After reading the data below, copy out every line that contains the word "large".

* **Supplied data**:
****************************************
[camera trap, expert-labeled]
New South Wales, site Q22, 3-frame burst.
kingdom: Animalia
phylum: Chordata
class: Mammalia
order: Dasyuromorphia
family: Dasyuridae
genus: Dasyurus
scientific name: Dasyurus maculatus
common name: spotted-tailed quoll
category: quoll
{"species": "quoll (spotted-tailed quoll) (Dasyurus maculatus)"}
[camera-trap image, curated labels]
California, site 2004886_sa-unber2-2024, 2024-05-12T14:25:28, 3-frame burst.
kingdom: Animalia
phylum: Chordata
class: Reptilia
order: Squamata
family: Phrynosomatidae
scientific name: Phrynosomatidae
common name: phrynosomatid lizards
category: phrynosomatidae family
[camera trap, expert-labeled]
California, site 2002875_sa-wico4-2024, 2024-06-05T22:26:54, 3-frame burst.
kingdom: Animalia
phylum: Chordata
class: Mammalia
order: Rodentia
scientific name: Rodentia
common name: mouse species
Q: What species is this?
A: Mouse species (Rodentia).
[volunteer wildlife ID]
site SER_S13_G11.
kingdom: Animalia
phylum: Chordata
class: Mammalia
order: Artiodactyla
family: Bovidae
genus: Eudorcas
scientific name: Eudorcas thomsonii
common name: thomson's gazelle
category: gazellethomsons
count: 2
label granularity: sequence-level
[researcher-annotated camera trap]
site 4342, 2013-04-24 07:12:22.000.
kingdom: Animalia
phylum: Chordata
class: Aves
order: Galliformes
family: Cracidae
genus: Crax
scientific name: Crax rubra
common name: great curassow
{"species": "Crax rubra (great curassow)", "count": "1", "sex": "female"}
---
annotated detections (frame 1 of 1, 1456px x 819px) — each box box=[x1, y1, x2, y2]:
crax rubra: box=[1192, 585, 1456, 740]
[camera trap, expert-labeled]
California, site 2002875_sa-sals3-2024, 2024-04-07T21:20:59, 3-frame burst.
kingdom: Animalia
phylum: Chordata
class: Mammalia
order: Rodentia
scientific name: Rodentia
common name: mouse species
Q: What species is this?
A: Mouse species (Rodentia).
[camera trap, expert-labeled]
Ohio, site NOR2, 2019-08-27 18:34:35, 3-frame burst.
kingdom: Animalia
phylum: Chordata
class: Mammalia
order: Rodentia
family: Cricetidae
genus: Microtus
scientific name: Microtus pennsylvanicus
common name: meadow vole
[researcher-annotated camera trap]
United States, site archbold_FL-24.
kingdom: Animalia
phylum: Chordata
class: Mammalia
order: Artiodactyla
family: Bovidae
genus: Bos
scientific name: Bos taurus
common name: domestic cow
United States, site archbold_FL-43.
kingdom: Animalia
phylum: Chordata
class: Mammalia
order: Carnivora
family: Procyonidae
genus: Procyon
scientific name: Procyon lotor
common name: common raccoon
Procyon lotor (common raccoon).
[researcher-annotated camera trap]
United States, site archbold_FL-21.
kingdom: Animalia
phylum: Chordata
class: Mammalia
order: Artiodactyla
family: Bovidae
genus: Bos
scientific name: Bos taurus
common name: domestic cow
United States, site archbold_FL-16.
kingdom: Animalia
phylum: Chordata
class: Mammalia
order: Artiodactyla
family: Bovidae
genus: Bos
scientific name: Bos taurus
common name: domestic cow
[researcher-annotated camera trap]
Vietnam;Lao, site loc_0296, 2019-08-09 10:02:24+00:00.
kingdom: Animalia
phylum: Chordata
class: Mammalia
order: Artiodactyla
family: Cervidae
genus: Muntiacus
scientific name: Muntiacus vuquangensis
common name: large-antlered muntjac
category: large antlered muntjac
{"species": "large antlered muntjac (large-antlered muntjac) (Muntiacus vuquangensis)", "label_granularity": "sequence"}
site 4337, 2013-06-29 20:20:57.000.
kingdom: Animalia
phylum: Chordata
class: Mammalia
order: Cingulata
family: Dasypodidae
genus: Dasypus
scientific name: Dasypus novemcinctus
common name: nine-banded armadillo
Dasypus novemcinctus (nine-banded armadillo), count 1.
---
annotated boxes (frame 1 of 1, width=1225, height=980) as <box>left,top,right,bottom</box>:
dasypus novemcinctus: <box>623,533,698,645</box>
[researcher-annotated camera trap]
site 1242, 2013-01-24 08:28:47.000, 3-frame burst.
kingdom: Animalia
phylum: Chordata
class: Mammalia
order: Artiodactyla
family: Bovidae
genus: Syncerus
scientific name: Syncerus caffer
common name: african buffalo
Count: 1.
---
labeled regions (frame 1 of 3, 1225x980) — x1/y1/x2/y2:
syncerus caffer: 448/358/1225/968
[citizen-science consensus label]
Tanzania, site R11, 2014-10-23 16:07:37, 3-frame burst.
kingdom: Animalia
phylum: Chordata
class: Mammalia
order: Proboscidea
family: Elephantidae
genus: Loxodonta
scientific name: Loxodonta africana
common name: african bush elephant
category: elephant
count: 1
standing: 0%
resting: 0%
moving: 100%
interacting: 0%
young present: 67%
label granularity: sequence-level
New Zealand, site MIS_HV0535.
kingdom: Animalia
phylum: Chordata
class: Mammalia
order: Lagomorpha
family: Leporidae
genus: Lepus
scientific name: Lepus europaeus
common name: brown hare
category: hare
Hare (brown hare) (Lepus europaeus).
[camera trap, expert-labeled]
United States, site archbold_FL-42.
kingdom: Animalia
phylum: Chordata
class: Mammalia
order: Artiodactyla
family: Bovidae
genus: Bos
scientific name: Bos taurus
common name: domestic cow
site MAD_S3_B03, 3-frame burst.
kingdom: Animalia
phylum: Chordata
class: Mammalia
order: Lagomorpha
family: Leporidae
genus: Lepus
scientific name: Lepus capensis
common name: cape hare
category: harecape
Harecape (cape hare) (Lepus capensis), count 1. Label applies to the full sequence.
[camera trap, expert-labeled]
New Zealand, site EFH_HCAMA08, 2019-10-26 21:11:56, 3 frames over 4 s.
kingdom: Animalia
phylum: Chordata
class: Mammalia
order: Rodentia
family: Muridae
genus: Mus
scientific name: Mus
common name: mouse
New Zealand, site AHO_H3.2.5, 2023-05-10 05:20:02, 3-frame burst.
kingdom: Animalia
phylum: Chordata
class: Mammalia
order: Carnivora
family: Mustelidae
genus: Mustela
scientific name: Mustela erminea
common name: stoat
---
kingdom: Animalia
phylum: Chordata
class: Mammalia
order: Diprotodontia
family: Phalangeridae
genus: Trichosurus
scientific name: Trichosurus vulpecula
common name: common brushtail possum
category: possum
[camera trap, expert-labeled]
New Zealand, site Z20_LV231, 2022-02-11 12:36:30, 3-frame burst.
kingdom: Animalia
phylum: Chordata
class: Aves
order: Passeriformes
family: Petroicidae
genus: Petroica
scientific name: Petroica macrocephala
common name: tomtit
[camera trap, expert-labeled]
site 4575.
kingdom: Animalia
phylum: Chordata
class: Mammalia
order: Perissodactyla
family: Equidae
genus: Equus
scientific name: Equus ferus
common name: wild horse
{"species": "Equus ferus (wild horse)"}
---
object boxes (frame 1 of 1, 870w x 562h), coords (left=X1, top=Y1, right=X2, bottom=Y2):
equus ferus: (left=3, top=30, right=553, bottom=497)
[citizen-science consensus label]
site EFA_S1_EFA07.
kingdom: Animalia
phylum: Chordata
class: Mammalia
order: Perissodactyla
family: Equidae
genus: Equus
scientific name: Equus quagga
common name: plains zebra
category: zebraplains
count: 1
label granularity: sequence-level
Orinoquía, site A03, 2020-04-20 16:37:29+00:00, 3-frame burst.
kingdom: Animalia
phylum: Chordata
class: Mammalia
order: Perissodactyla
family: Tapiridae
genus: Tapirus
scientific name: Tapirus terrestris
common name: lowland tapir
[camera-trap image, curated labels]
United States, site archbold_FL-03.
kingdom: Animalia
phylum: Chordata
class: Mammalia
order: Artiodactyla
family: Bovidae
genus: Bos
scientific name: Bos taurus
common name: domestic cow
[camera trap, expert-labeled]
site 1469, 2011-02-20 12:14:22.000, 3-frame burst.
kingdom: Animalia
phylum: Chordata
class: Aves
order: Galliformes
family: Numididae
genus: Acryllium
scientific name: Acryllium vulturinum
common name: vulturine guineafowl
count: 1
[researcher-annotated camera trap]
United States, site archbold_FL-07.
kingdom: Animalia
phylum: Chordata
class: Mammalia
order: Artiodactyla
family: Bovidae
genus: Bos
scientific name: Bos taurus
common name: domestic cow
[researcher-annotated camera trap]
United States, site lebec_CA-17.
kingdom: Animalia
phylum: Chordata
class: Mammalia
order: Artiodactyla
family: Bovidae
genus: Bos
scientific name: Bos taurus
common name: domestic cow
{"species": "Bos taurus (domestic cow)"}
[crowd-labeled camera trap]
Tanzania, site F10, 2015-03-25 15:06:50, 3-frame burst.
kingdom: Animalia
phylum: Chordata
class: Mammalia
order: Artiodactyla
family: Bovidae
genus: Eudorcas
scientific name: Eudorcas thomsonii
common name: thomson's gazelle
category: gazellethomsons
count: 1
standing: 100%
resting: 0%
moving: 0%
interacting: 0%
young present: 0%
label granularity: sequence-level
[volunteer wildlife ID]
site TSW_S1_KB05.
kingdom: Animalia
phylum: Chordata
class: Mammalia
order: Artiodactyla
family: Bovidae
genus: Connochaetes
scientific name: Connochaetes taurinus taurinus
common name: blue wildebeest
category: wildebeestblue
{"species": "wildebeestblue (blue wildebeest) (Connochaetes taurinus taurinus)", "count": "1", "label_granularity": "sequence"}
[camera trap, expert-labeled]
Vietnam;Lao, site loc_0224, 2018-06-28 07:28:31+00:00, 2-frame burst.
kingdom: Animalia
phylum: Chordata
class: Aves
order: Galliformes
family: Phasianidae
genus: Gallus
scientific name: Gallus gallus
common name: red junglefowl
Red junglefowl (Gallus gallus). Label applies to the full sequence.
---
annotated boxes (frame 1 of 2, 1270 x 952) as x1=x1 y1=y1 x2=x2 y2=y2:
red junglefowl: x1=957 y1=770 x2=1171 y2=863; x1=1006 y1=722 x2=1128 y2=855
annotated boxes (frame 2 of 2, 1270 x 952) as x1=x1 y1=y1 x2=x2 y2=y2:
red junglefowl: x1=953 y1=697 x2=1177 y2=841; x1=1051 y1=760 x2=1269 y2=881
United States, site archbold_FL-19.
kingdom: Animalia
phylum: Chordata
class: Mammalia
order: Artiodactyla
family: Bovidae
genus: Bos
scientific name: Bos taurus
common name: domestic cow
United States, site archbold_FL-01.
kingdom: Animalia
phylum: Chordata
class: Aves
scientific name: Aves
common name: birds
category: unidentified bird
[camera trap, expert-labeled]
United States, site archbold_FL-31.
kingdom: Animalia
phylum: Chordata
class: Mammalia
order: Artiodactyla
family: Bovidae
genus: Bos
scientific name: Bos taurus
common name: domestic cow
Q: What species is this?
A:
****************************************
* **Result for this exercise**:
common name: large-antlered muntjac
category: large antlered muntjac
{"species": "large antlered muntjac (large-antlered muntjac) (Muntiacus vuquangensis)", "label_granularity": "sequence"}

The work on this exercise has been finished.